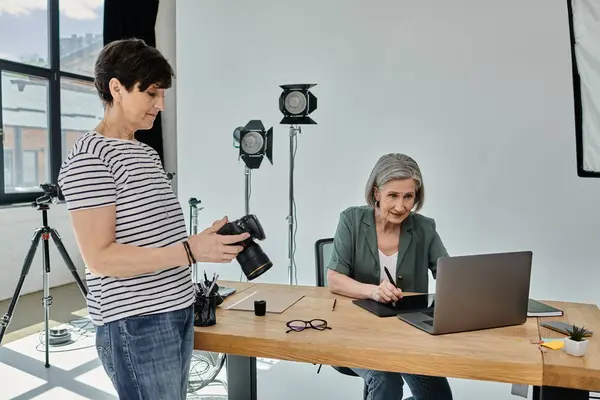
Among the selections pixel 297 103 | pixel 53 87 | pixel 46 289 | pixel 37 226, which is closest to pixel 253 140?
pixel 297 103

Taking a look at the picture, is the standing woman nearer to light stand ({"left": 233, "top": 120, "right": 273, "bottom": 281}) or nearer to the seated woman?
the seated woman

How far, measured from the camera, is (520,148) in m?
3.40

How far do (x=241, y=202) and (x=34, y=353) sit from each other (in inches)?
70.9

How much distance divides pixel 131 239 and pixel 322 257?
3.90 ft

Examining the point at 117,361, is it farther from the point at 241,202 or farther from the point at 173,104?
the point at 173,104

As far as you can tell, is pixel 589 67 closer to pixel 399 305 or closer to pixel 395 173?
pixel 395 173

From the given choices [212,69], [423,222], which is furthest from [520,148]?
[212,69]

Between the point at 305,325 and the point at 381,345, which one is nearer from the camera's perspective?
the point at 381,345

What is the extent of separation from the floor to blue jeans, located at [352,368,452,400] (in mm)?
940

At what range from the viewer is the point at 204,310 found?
1503 mm

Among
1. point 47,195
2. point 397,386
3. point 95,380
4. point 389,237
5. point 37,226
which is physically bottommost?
point 95,380

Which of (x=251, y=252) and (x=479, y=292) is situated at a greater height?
(x=251, y=252)

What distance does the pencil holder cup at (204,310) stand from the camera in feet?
4.87

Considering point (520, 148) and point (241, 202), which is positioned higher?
point (520, 148)
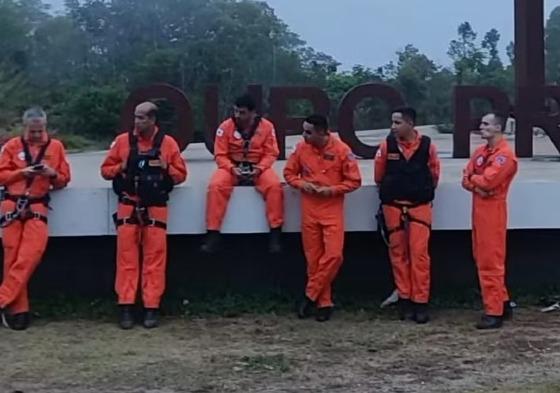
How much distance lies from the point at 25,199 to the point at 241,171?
169cm

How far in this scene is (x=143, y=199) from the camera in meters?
8.34

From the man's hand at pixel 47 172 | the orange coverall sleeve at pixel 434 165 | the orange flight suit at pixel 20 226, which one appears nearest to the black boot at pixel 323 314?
the orange coverall sleeve at pixel 434 165

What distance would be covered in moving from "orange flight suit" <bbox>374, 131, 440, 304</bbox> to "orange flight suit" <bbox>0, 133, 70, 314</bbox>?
8.20ft

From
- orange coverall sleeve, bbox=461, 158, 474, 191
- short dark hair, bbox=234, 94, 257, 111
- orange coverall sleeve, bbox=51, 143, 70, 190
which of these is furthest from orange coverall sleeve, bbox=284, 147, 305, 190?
orange coverall sleeve, bbox=51, 143, 70, 190

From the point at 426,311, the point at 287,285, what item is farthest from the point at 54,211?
the point at 426,311

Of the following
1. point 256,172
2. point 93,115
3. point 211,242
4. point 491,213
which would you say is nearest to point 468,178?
point 491,213

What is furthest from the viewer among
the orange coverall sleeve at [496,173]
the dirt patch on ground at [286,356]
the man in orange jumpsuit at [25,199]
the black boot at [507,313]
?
the black boot at [507,313]

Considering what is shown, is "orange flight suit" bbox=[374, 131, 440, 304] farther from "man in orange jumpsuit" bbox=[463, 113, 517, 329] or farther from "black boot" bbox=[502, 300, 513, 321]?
"black boot" bbox=[502, 300, 513, 321]

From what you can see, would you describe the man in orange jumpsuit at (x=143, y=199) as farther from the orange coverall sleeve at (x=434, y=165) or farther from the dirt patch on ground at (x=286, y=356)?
the orange coverall sleeve at (x=434, y=165)

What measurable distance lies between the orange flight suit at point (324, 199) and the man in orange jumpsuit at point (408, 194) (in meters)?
0.26

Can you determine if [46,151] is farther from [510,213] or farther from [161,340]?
[510,213]

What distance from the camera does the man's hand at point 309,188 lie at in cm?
845

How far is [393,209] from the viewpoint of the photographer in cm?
859

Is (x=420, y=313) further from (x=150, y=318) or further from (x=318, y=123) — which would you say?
(x=150, y=318)
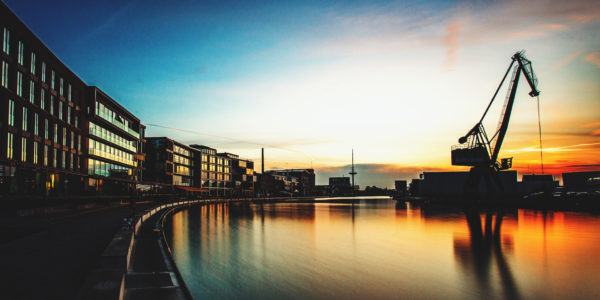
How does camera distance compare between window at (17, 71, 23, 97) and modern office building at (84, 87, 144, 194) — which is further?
modern office building at (84, 87, 144, 194)

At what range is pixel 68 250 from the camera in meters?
16.0

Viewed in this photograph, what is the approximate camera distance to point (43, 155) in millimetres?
46625

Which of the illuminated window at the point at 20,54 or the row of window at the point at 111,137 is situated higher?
the illuminated window at the point at 20,54

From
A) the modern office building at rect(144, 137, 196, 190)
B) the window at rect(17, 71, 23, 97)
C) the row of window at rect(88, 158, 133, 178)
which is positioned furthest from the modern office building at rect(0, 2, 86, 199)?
the modern office building at rect(144, 137, 196, 190)

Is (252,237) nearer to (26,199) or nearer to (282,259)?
(282,259)

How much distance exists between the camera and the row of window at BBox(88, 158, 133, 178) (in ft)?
208

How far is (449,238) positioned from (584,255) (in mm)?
8160

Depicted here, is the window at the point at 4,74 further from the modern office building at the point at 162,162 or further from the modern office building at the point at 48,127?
the modern office building at the point at 162,162

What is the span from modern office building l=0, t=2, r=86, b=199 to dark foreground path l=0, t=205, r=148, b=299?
928 inches

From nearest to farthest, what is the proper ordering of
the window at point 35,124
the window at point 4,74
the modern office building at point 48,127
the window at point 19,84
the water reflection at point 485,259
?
the water reflection at point 485,259
the window at point 4,74
the modern office building at point 48,127
the window at point 19,84
the window at point 35,124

________________________________________

[Exercise aim]:
The records above need to be given again exactly. Omit the pictures.

[Response to this exercise]:
Among the selections pixel 297 103 | pixel 53 87 | pixel 46 289 | pixel 37 226, which is closest to pixel 253 140?
pixel 297 103

Taking a look at the picture, is the standing woman nearer to light stand ({"left": 233, "top": 120, "right": 273, "bottom": 281}) or nearer to the seated woman?
the seated woman

How far, measured from the camera, is (520,148) in m?
3.40

How far do (x=241, y=202) and (x=34, y=353) sit from each other (in inches)?
70.9

How much distance divides pixel 131 239 and pixel 322 257?
3.90 ft

Examining the point at 117,361, is it farther from the point at 241,202 or farther from the point at 173,104?
the point at 173,104

As far as you can tell, is pixel 589 67 closer to pixel 399 305 or closer to pixel 395 173?
pixel 395 173

From the given choices [212,69], [423,222], which is furthest from [520,148]?
[212,69]

Between the point at 305,325 and the point at 381,345, which one is nearer from the camera's perspective?
the point at 381,345

What is the extent of separation from the floor to blue jeans, located at [352,368,452,400] (in mm)?
940

At what range from the viewer is the point at 204,310 found?
1503 mm

Among
1. point 47,195
2. point 397,386
3. point 95,380
4. point 389,237
5. point 37,226
which is physically bottommost?
point 95,380

Which of (x=251, y=252) and (x=479, y=292) is situated at a greater height?
(x=251, y=252)

What distance does the pencil holder cup at (204,310) stand from the camera in feet?
4.87

Considering point (520, 148) and point (241, 202), which is positioned higher?
point (520, 148)
How much distance lies from the point at 25,199 to the point at 241,171?
169cm

How far in this scene is (x=143, y=199) from the camera in meters?
8.34

From the man's hand at pixel 47 172 | the orange coverall sleeve at pixel 434 165 | the orange flight suit at pixel 20 226, which one appears nearest to the black boot at pixel 323 314?
the orange coverall sleeve at pixel 434 165

What distance would be covered in moving from "orange flight suit" <bbox>374, 131, 440, 304</bbox> to "orange flight suit" <bbox>0, 133, 70, 314</bbox>?
8.20ft

From
- orange coverall sleeve, bbox=461, 158, 474, 191
- short dark hair, bbox=234, 94, 257, 111
- orange coverall sleeve, bbox=51, 143, 70, 190
which of these is furthest from orange coverall sleeve, bbox=284, 147, 305, 190?
orange coverall sleeve, bbox=51, 143, 70, 190

From the point at 426,311, the point at 287,285, what item is farthest from the point at 54,211?
the point at 426,311

Of the following
1. point 256,172
2. point 93,115
3. point 211,242
4. point 491,213
which would you say is nearest to point 468,178?
point 491,213

What is furthest from the viewer among
the orange coverall sleeve at [496,173]
the dirt patch on ground at [286,356]
the man in orange jumpsuit at [25,199]
the black boot at [507,313]
?
the black boot at [507,313]

Considering what is shown, is "orange flight suit" bbox=[374, 131, 440, 304] farther from "man in orange jumpsuit" bbox=[463, 113, 517, 329] or farther from "black boot" bbox=[502, 300, 513, 321]?
"black boot" bbox=[502, 300, 513, 321]

From what you can see, would you describe the man in orange jumpsuit at (x=143, y=199) as farther from the orange coverall sleeve at (x=434, y=165) or farther from the dirt patch on ground at (x=286, y=356)?
the orange coverall sleeve at (x=434, y=165)

What measurable distance lies between the orange flight suit at point (324, 199) and the man in orange jumpsuit at point (408, 194) (in meters)?
0.26

Can you determine if [46,151] is farther from [510,213] or farther from [161,340]?
[510,213]

What distance from the camera does the man's hand at point 309,188 lie at in cm?
845

How far is [393,209] from the viewpoint of the photographer in cm?
859

Is (x=420, y=313) further from (x=150, y=318) or further from (x=318, y=123) — which would you say?
(x=150, y=318)
How does camera distance compare between window at (17, 71, 23, 97) and modern office building at (84, 87, 144, 194) — which is further?
modern office building at (84, 87, 144, 194)

At what range is pixel 68 250 from the camera in meters?
16.0

Viewed in this photograph, what is the approximate camera distance to point (43, 155) in millimetres?
46625

Which of the illuminated window at the point at 20,54 or the row of window at the point at 111,137 is situated higher?
the illuminated window at the point at 20,54

From
A) the modern office building at rect(144, 137, 196, 190)
B) the window at rect(17, 71, 23, 97)
C) the row of window at rect(88, 158, 133, 178)
which is positioned furthest from the modern office building at rect(0, 2, 86, 199)?
the modern office building at rect(144, 137, 196, 190)

Is (252,237) nearer to (26,199) or nearer to (282,259)?
(282,259)

How much distance exists between the camera and the row of window at BBox(88, 158, 133, 178) (in ft)?
208

How far is (449,238) positioned from (584,255) (in mm)?
8160

Depicted here, is the window at the point at 4,74 further from the modern office building at the point at 162,162 or further from the modern office building at the point at 48,127?
the modern office building at the point at 162,162

What is the span from modern office building l=0, t=2, r=86, b=199 to dark foreground path l=0, t=205, r=148, b=299?
928 inches

From nearest to farthest, what is the proper ordering of
the window at point 35,124
the window at point 4,74
the modern office building at point 48,127
the window at point 19,84
the water reflection at point 485,259
?
the water reflection at point 485,259
the window at point 4,74
the modern office building at point 48,127
the window at point 19,84
the window at point 35,124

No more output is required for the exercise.